▸ Source text:
begin
# 8-week-old angora on Craigslist



## BunnyBlessings (Oct 31, 2013)

http://jacksonville.craigslist.org/pet/4157436517.html

Hi all. I saw this ad posted on CL in the last few days and I want to get this little one so bad!! But please bring me into reality.. Angoras are already a lot of work, but what should I expect with a baby?? 

My current bunny Grace is 2.5 years old, so she eats timothy hay. Aren't babies required to have alfalfa hay until they are at least 6 months? So I'd need to keep them separated until then.. Grace is already fixed, so I could probably afford to wait on that a bit. I'd have to eventually get this one fixed to deal with territorial issues and behavior. What else, in addition to the grooming?? My husband is still not on board with getting another bunny yet, especially an angora, but I'm really trying to convince him! I want this bunny so bad now, but I'm also preparing myself first..

Someone had posted on an angora page on FB about how on CL bunnies are often bought for cheap prices by "trustworthy" people who actually use them as bait for dog fighting!! She was trying to discourage breeders from selling on CL because of this. The practice of dog fighting is horrible to me! I can't imagine anyone wanting to take something so precious as this and destroy it in this way! 

So please, what are your thoughts?? I did watch that video that was posted in another thread about grooming and everything that is involved with that. But I need to know what would be involved with caring for a baby bunny. Aren't they supposed to be at least 12 weeks before they are "rehomed?"
end
Decide whether each statement below agrees with the forum post about the Craigslist angora, answering yes or no and quoting the words of the post that settle it. 1. The poster's current bunny, Grace, has already been fixed. 2. The poster's husband supports getting another bunny. 3. The poster has not watched any video about grooming.

▸ Data lines:
begin
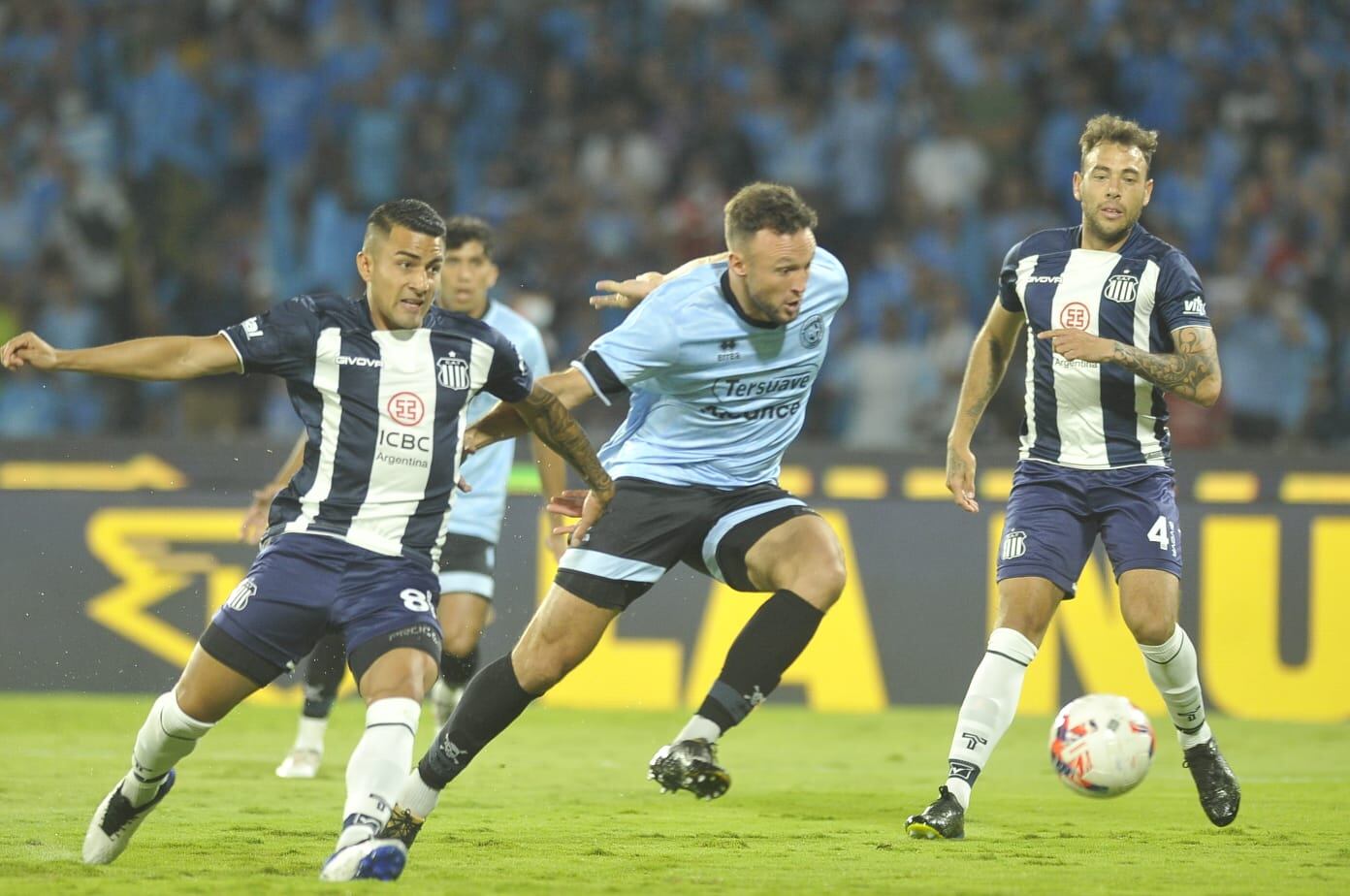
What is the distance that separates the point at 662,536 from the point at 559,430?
21.8 inches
end
▸ Answer below:
1. Yes: "Grace is already fixed"
2. No: "My husband is still not on board with getting another bunny yet"
3. No: "I did watch that video that was posted in another thread about grooming"